== PROVIDED INFORMATION
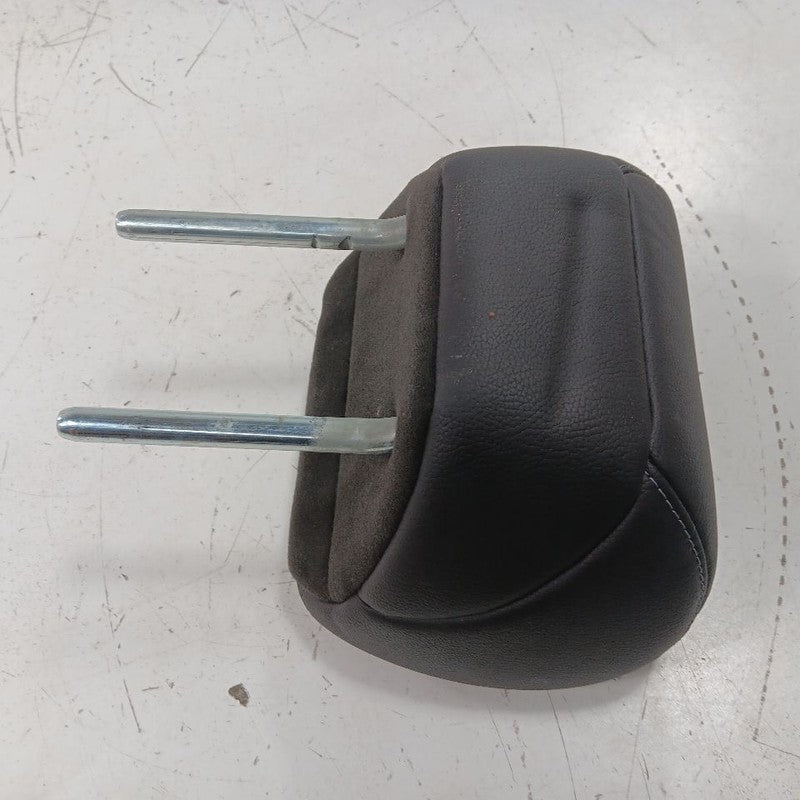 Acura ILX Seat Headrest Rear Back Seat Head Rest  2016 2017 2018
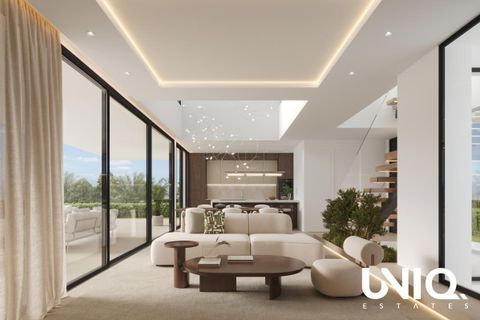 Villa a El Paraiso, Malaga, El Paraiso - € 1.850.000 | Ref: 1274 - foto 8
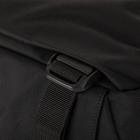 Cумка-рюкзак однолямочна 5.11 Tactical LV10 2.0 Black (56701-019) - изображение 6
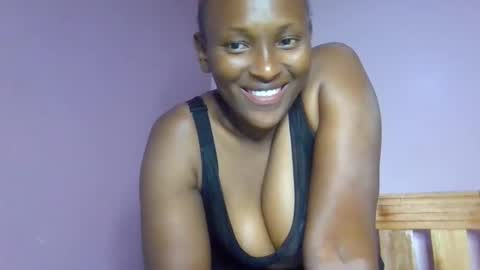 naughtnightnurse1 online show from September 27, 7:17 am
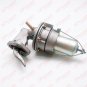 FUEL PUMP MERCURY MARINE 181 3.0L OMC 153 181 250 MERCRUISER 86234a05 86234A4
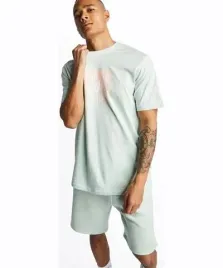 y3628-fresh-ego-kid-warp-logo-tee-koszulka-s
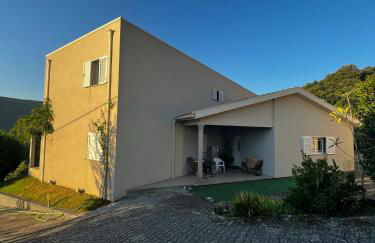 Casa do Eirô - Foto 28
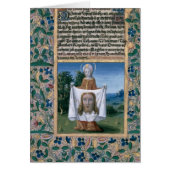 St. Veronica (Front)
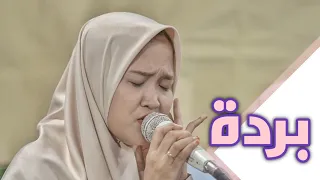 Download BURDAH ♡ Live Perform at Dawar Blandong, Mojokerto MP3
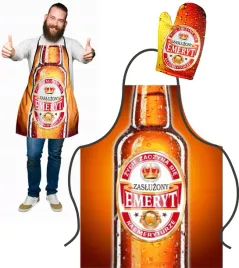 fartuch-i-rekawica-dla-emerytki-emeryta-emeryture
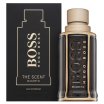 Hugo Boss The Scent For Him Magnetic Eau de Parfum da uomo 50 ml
====
YOUR INSTRUCTIONS: Please copy the text of all eleven entries above character for character, leaving the pictures out of your answer.

EXERCISE RESPONSE:
 Acura ILX Seat Headrest Rear Back Seat Head Rest  2016 2017 2018
 Villa a El Paraiso, Malaga, El Paraiso - € 1.850.000 | Ref: 1274 - foto 8
 Cумка-рюкзак однолямочна 5.11 Tactical LV10 2.0 Black (56701-019) - изображение 6
 naughtnightnurse1 online show from September 27, 7:17 am
 FUEL PUMP MERCURY MARINE 181 3.0L OMC 153 181 250 MERCRUISER 86234a05 86234A4
 y3628-fresh-ego-kid-warp-logo-tee-koszulka-s
 Casa do Eirô - Foto 28
 St. Veronica (Front)
 Download BURDAH ♡ Live Perform at Dawar Blandong, Mojokerto MP3
 fartuch-i-rekawica-dla-emerytki-emeryta-emeryture
 Hugo Boss The Scent For Him Magnetic Eau de Parfum da uomo 50 ml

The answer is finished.